> _SUPPLIED ENTRIES_
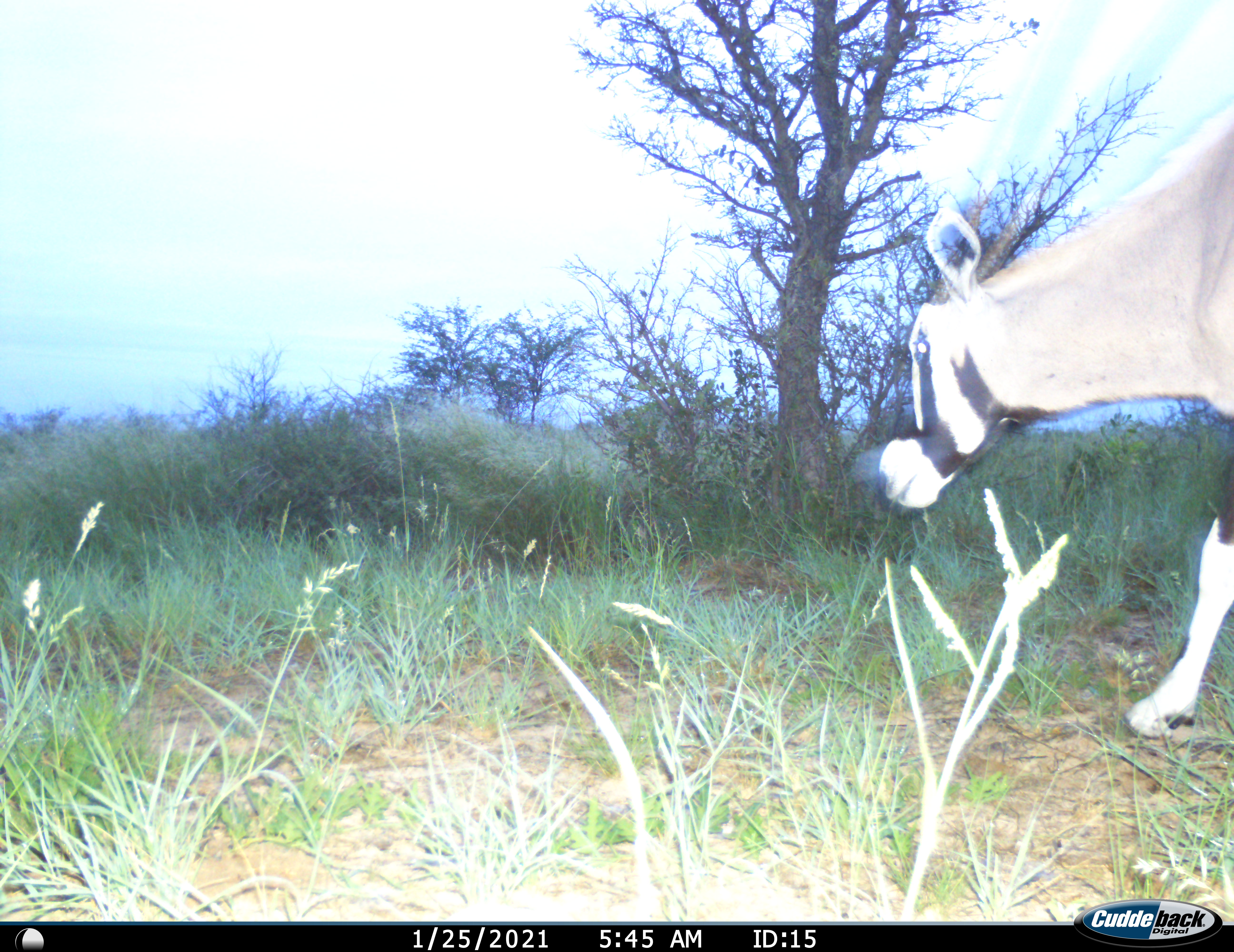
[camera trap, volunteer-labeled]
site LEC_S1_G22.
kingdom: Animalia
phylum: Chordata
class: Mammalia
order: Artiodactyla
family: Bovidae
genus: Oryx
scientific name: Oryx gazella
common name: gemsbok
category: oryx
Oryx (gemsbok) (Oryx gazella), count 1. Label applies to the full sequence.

> _WHAT YOU SHOULD DO_
Output the lines above verbatim, images excluded.

> _WRITTEN SOLUTION_
[camera trap, volunteer-labeled]
site LEC_S1_G22.
kingdom: Animalia
phylum: Chordata
class: Mammalia
order: Artiodactyla
family: Bovidae
genus: Oryx
scientific name: Oryx gazella
common name: gemsbok
category: oryx
Oryx (gemsbok) (Oryx gazella), count 1. Label applies to the full sequence.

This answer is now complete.